LISTED RECORDS »

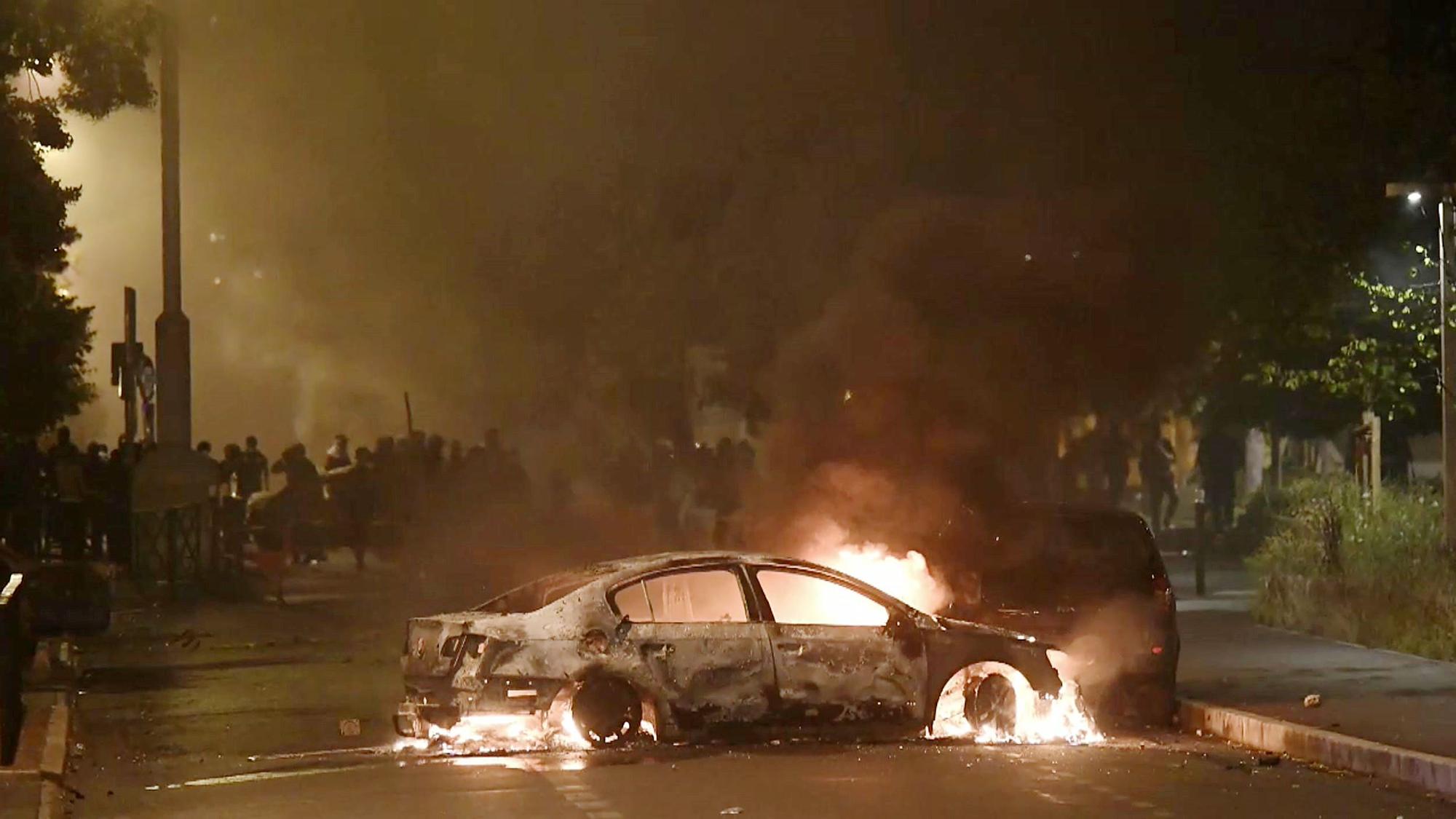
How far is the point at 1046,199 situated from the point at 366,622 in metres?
8.61

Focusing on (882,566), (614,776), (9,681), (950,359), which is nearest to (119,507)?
(950,359)

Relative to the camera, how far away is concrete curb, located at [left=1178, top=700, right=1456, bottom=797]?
1049 centimetres

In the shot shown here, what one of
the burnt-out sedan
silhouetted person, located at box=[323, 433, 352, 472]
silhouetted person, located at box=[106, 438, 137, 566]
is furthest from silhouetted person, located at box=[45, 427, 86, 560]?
the burnt-out sedan

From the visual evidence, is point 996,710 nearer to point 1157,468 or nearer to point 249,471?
point 249,471

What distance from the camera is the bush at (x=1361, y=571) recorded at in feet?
54.1

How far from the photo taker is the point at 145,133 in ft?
123

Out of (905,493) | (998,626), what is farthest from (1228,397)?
(998,626)

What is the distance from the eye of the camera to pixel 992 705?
11977 mm

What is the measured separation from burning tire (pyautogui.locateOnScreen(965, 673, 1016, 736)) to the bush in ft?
17.2

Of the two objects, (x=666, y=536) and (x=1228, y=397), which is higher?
(x=1228, y=397)

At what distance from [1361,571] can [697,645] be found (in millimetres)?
8694

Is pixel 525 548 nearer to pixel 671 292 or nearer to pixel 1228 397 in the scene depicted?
pixel 671 292

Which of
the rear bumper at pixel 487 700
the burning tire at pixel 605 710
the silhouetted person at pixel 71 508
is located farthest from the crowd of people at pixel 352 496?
the rear bumper at pixel 487 700

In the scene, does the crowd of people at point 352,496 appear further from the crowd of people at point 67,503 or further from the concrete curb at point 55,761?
the concrete curb at point 55,761
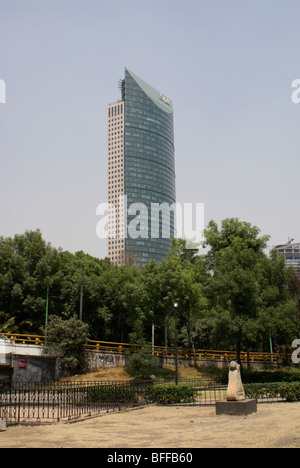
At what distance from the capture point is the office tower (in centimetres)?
17225

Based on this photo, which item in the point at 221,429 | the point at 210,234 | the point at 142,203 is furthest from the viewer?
the point at 142,203

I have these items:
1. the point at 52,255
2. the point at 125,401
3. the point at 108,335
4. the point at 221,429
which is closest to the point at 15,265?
the point at 52,255

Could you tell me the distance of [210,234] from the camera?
46406 millimetres

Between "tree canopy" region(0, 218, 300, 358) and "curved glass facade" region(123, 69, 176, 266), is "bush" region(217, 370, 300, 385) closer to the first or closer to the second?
"tree canopy" region(0, 218, 300, 358)

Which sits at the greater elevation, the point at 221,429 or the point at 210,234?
the point at 210,234

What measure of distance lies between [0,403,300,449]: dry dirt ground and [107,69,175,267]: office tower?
5970 inches

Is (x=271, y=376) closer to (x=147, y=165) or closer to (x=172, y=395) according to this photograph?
(x=172, y=395)

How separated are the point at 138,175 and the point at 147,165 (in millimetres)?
6504

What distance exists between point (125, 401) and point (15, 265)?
24759mm

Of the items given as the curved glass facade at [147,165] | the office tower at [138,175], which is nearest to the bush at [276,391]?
the curved glass facade at [147,165]

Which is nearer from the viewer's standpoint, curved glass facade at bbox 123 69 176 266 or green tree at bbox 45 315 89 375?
green tree at bbox 45 315 89 375

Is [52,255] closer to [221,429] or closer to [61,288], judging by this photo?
[61,288]

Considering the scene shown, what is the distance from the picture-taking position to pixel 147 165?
6944 inches

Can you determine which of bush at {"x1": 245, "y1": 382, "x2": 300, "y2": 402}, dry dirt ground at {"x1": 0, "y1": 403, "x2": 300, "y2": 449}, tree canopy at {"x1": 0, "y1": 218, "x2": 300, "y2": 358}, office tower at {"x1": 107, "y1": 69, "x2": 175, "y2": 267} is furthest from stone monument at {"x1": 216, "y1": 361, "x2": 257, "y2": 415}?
office tower at {"x1": 107, "y1": 69, "x2": 175, "y2": 267}
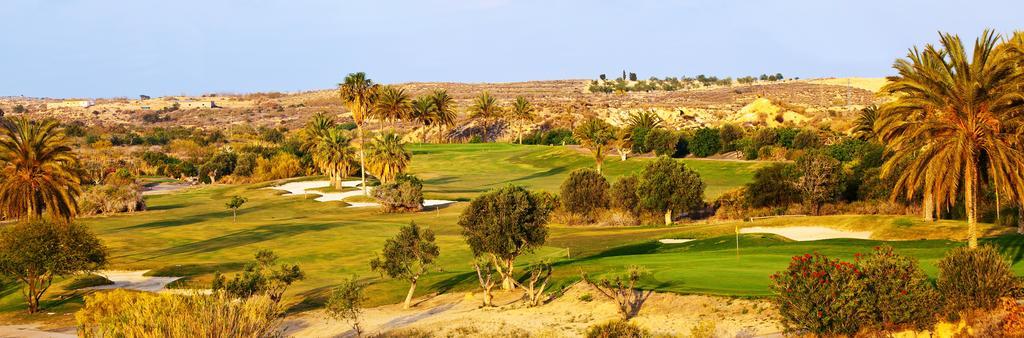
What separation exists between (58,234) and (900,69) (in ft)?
123

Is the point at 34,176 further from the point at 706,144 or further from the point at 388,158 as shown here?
the point at 706,144

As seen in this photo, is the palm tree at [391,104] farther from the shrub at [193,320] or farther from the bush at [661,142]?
the shrub at [193,320]

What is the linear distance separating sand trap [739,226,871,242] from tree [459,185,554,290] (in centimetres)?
1667

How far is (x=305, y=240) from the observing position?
60406 millimetres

YOUR TASK » Repeat every line of the records above word for word, and leave out the pictures.

COMPLETED TASK »
How far is the point at 1046,199 situated from the point at 366,622 in metres?
8.61

Focusing on (882,566), (614,776), (9,681), (950,359), which is nearest to (119,507)?
(950,359)

Relative to the camera, how far away is concrete curb, located at [left=1178, top=700, right=1456, bottom=797]?
1049 centimetres

In the shot shown here, what one of
the burnt-out sedan
silhouetted person, located at box=[323, 433, 352, 472]
silhouetted person, located at box=[106, 438, 137, 566]
is furthest from silhouetted person, located at box=[45, 427, 86, 560]?
the burnt-out sedan

From the visual evidence, is point 996,710 nearer to point 1157,468 or nearer to point 249,471?
point 249,471

What distance from the camera is the bush at (x=1361, y=571) recorded at in feet?
54.1

How far from the photo taker is the point at 145,133 in ft?
123

Out of (905,493) | (998,626), what is farthest from (1228,397)?
(998,626)

What is the distance from the eye of the camera to pixel 992 705?
11977 mm

What is the measured separation from burning tire (pyautogui.locateOnScreen(965, 673, 1016, 736)) to the bush in ft?
17.2

Of the two objects, (x=666, y=536) and (x=1228, y=397), which is higher?
(x=1228, y=397)

At what distance from [1361,571] can [697,645] be found (in millimetres)?
8694

Is pixel 525 548 nearer to pixel 671 292 or nearer to pixel 1228 397 in the scene depicted?
pixel 671 292

Which of
the rear bumper at pixel 487 700
the burning tire at pixel 605 710
the silhouetted person at pixel 71 508
is located farthest from the crowd of people at pixel 352 496?
the rear bumper at pixel 487 700

In the scene, does the crowd of people at point 352,496 appear further from the crowd of people at point 67,503 or further from the concrete curb at point 55,761?
the concrete curb at point 55,761
At what distance from the capture point is the office tower (in centimetres)?
17225

Based on this photo, which item in the point at 221,429 | the point at 210,234 | the point at 142,203 is furthest from the viewer?
the point at 142,203

I have these items:
1. the point at 52,255
2. the point at 125,401
3. the point at 108,335
4. the point at 221,429
which is closest to the point at 15,265?
the point at 52,255

Could you tell me the distance of [210,234] from the camera?
46406 millimetres

Between "tree canopy" region(0, 218, 300, 358) and "curved glass facade" region(123, 69, 176, 266), is "bush" region(217, 370, 300, 385) closer to the first or closer to the second?
"tree canopy" region(0, 218, 300, 358)

Which sits at the greater elevation, the point at 221,429 or the point at 210,234?
the point at 210,234

What measure of distance lies between [0,403,300,449]: dry dirt ground and [107,69,175,267]: office tower?
5970 inches

Is (x=271, y=376) closer to (x=147, y=165) or closer to (x=172, y=395) according to this photograph?
(x=172, y=395)

How separated are the point at 138,175 and the point at 147,165 (in millimetres)?
6504

What distance exists between point (125, 401) and point (15, 265)?
24759mm

Of the items given as the curved glass facade at [147,165] | the office tower at [138,175], which is nearest to the bush at [276,391]?
the curved glass facade at [147,165]

Which is nearer from the viewer's standpoint, curved glass facade at bbox 123 69 176 266 or green tree at bbox 45 315 89 375?
green tree at bbox 45 315 89 375

Is [52,255] closer to [221,429] or closer to [61,288], judging by this photo?
[61,288]

Considering the scene shown, what is the distance from the picture-taking position to pixel 147 165?
6944 inches

Can you determine which of bush at {"x1": 245, "y1": 382, "x2": 300, "y2": 402}, dry dirt ground at {"x1": 0, "y1": 403, "x2": 300, "y2": 449}, tree canopy at {"x1": 0, "y1": 218, "x2": 300, "y2": 358}, office tower at {"x1": 107, "y1": 69, "x2": 175, "y2": 267} is furthest from stone monument at {"x1": 216, "y1": 361, "x2": 257, "y2": 415}?
office tower at {"x1": 107, "y1": 69, "x2": 175, "y2": 267}
What separation exists between (58,234) and (900,69) (in ft)?
123

Is the point at 34,176 further from the point at 706,144 or further from the point at 388,158 as shown here?
the point at 706,144

As seen in this photo, is the palm tree at [391,104] farther from the shrub at [193,320] or farther from the bush at [661,142]?
the shrub at [193,320]

What is the linear distance separating sand trap [739,226,871,242] from tree [459,185,554,290] (in centimetres)?
1667

How far is (x=305, y=240) from the observing position?
60406 millimetres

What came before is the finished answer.